1.THE FOCUS OF THE ASSEMBLY DEFENCE FORCE CHAPLAINCY COMMITTEE
The Assembly Defence Force Chaplaincy Committee has continued to meet in Queensland. Given its stable membership, it has both furthered the development and the understanding of its role and mandate, and given more effective support to both our Chaplains and the Convenor. The issues on which the Committee spends most of its time are recruitment of Chaplains, deployment of Chaplains, and support for the Convenor in his role as a member of the Religious Advisory Committee to the Services. Meetings have been held quarterly and are well attended. The tone of debate and informed discussion has been impressive which has been most encouraging to the Convenor. The Queensland based members of the Committee have welcomed telephone hook-ups with the Corresponding Members of the Committee who represent the other Synods.
Since the last Assembly, the commitment of the Australian Defence Force both in Australia and overseas has continued to be demanding, which has meant that our Chaplains have been called on to support our Service personnel in a variety of different roles, particularly in the overseas environment where the heavy burden of ministry is shouldered by a limited number of Chaplains. The ministry and pastoral care load is also felt by the Chaplains not deployed as they have to cover and deal with problems created for families by serving members both while they are on deployment, and when they return to Australia. Both the Army and the Air Force have continued to find it necessary to call on Reserve Chaplains to fill the gaps occasioned by deployment rotations. With a number of soldiers being killed on active duty Chaplains have provided excellent leadership and appropriate on-going care for families and colleagues of those killed as well as dealing efficiently with the formal tasks relating to funerals and memorials. The Committee and the Convenor have been alerted continually to the heightened stress load of our Chaplains.

◆ ◆ ◆ ◆ ◆ ◆ ◆

*Challenges*
[A] Reproduce word for word the stretch of the chaplaincy committee report from "1.THE FOCUS OF" through "the other Synods.".
[B] Answer the following from the chaplaincy committee report, one answer per line:
(i) How often have the Committee's meetings been held?
(ii) Which two Services have called on Reserve Chaplains to fill the gaps occasioned by deployment rotations?
(iii) In which state has the Committee continued to meet?
[C] List every issue that the chaplaincy committee report names as occupying most of the Committee's time.

*Provided data*
◆ ◆ ◆ ◆ ◆ ◆ ◆

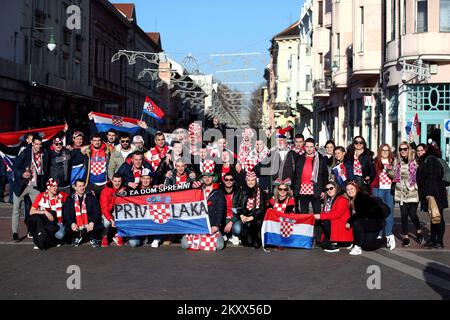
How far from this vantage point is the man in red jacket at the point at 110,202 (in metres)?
12.7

◆ ◆ ◆ ◆ ◆ ◆ ◆

*Per-task answers*
[A]
1.THE FOCUS OF THE ASSEMBLY DEFENCE FORCE CHAPLAINCY COMMITTEE
The Assembly Defence Force Chaplaincy Committee has continued to meet in Queensland. Given its stable membership, it has both furthered the development and the understanding of its role and mandate, and given more effective support to both our Chaplains and the Convenor. The issues on which the Committee spends most of its time are recruitment of Chaplains, deployment of Chaplains, and support for the Convenor in his role as a member of the Religious Advisory Committee to the Services. Meetings have been held quarterly and are well attended. The tone of debate and informed discussion has been impressive which has been most encouraging to the Convenor. The Queensland based members of the Committee have welcomed telephone hook-ups with the Corresponding Members of the Committee who represent the other Synods.

[B]
(i) Quarterly.
(ii) The Army and the Air Force.
(iii) Queensland.

[C]
- Recruitment of Chaplains
- Deployment of Chaplains
- Support for the Convenor in his role as a member of the Religious Advisory Committee to the Services